## Goal of the exercise
Within the material below, tally every line that holds the word "site", then give the tally and nothing more.

## The records
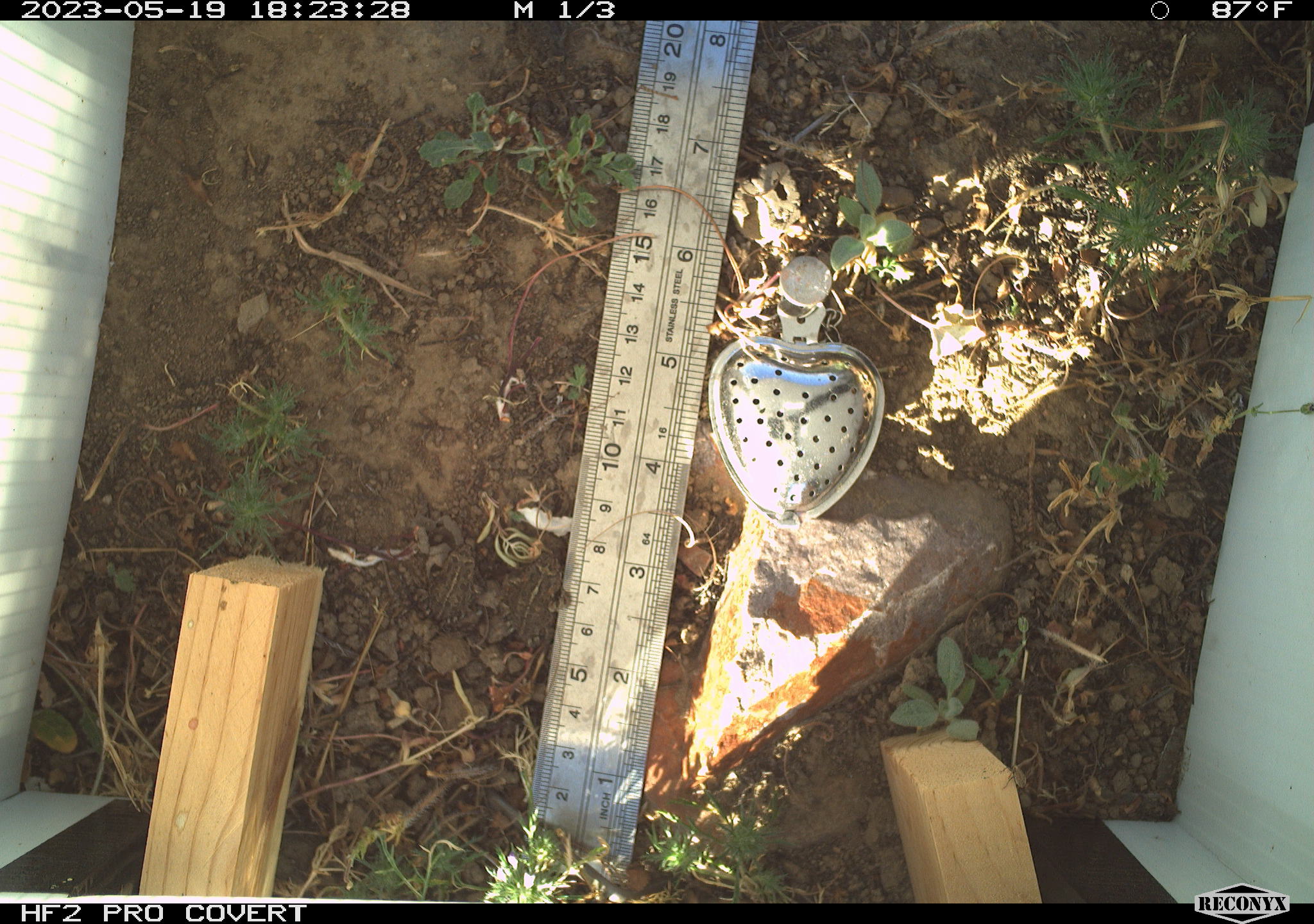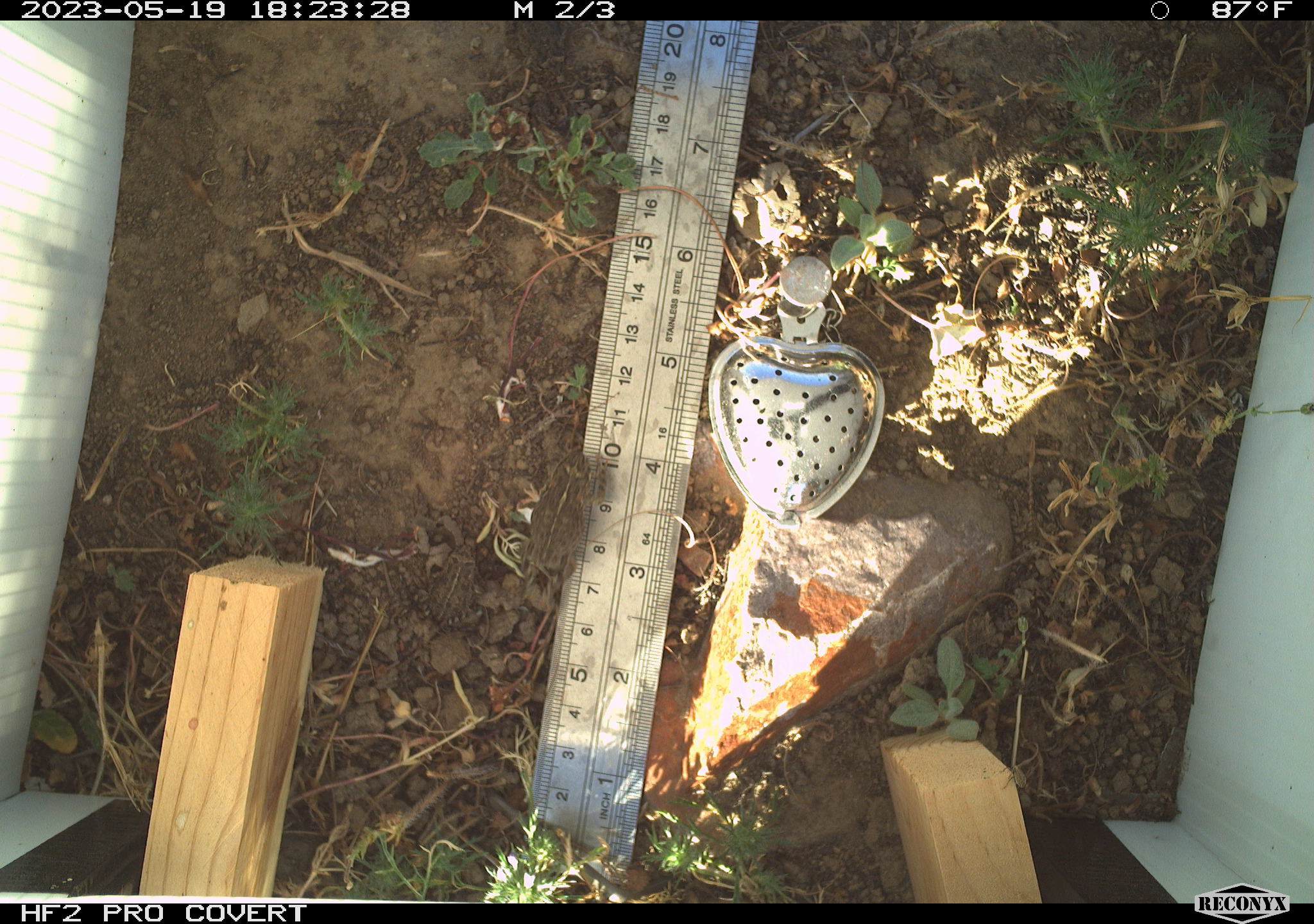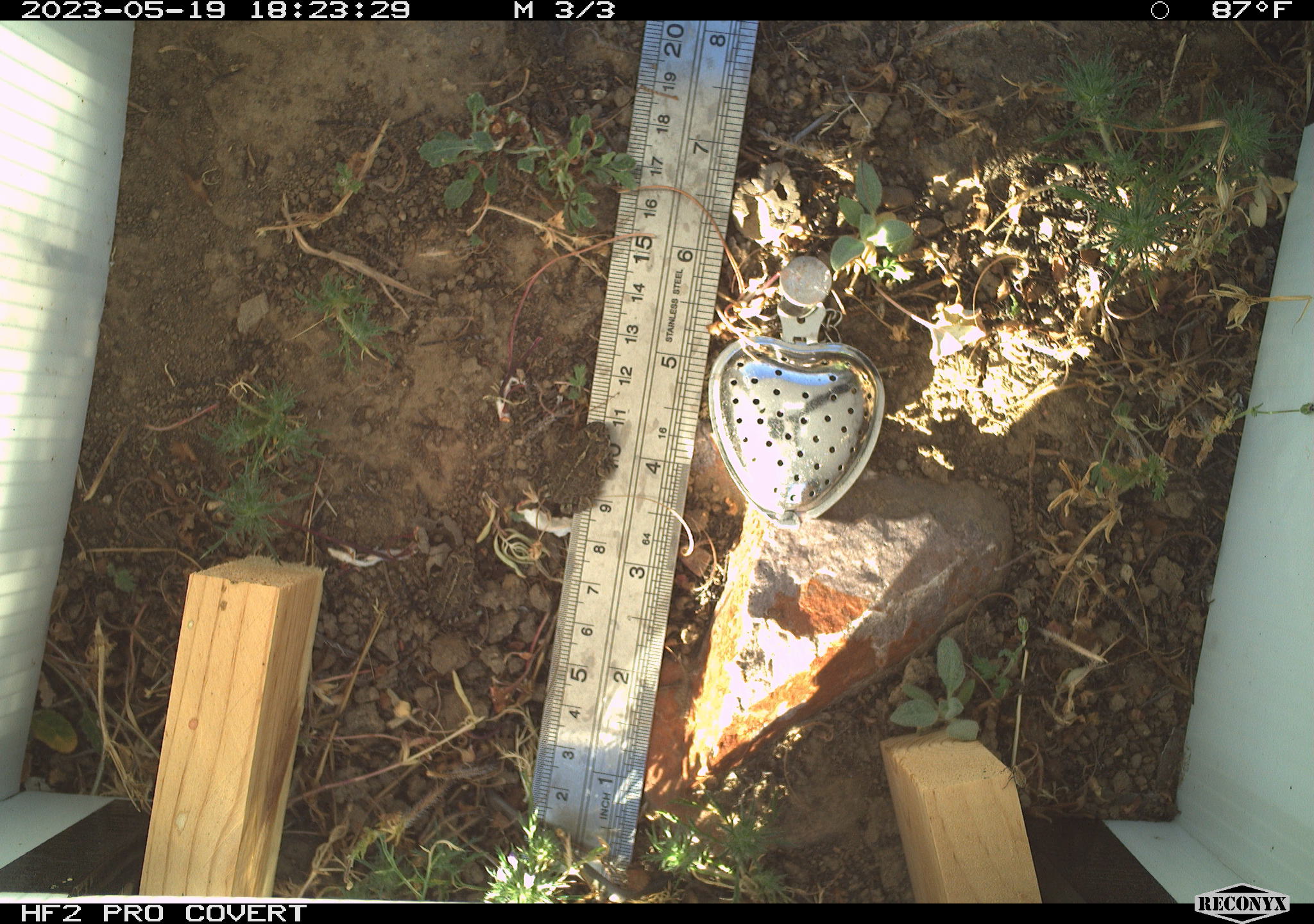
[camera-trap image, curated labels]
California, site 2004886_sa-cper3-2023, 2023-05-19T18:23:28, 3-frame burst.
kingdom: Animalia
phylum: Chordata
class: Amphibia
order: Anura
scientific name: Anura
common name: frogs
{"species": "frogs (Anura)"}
---
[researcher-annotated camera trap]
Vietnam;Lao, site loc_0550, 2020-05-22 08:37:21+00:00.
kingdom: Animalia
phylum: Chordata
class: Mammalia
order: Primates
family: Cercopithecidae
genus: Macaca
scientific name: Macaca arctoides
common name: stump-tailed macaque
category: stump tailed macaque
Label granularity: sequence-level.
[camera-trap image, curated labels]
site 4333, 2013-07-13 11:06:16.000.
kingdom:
* * *
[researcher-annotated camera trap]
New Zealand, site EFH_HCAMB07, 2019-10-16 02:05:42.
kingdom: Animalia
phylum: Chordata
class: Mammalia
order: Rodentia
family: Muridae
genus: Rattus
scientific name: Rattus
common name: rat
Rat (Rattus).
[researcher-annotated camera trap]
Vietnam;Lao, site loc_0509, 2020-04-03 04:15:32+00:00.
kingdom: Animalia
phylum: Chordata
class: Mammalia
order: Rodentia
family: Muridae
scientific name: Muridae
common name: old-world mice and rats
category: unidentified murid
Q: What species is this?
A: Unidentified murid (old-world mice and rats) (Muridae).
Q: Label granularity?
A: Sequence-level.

## Solution to the problem
5